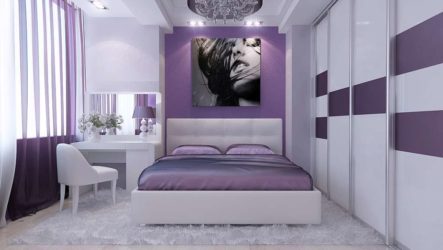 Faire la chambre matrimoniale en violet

...

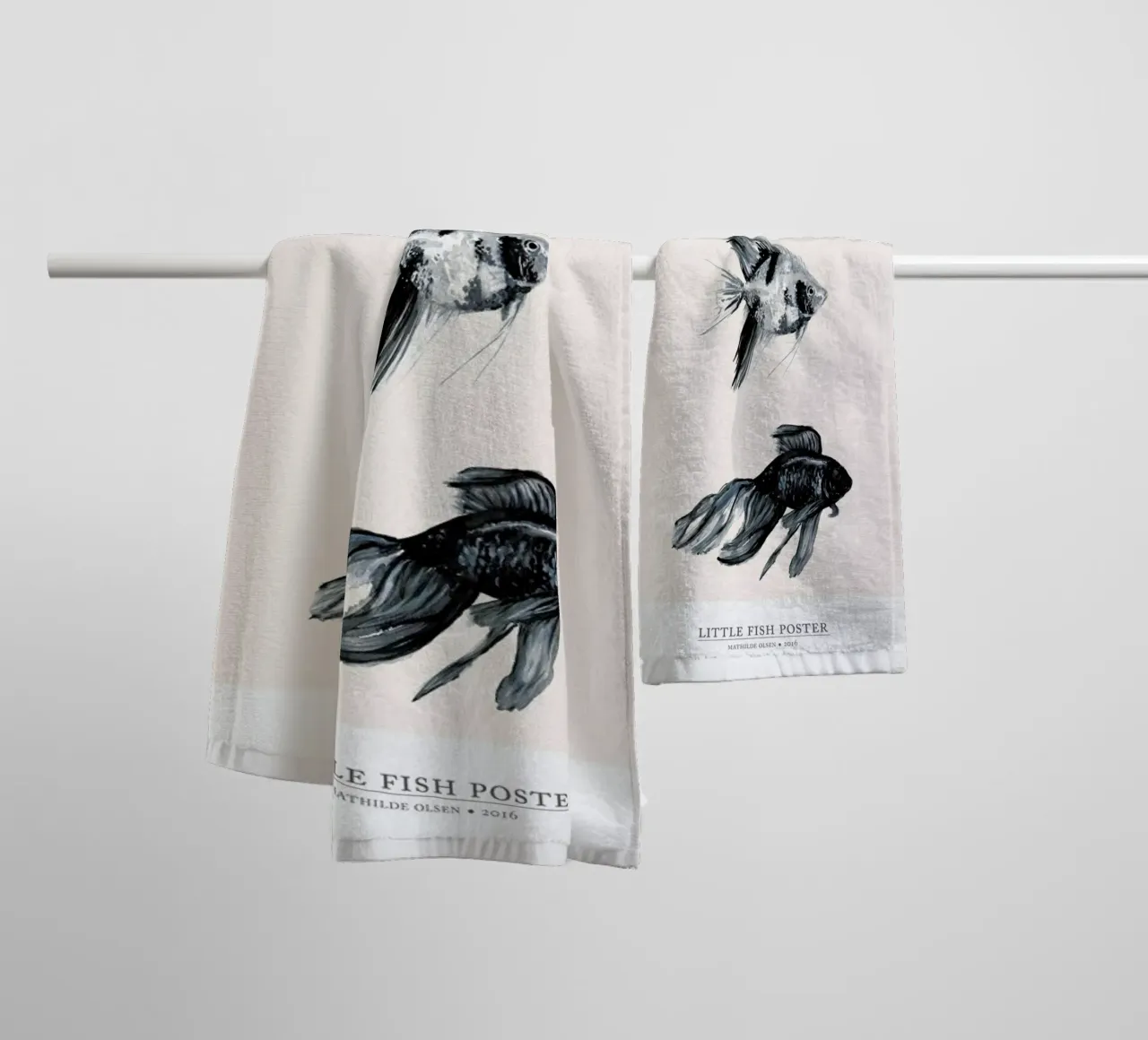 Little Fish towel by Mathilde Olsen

...

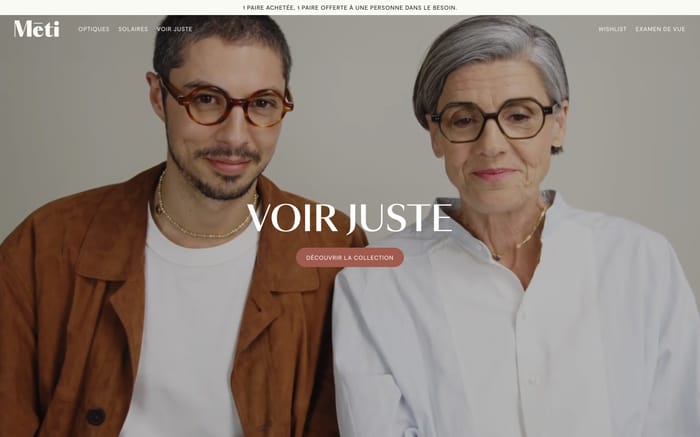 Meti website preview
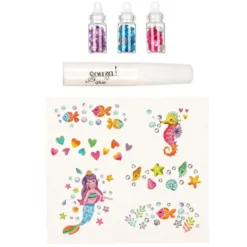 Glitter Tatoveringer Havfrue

**Exercise:**
Please repeat the lines of the material above exactly, starting with the line that contains "Meti website preview" and ending with the line that contains "Glitter Tatoveringer Havfrue". Leave the pictures out.

**Result:**
 Meti website preview
 Glitter Tatoveringer Havfrue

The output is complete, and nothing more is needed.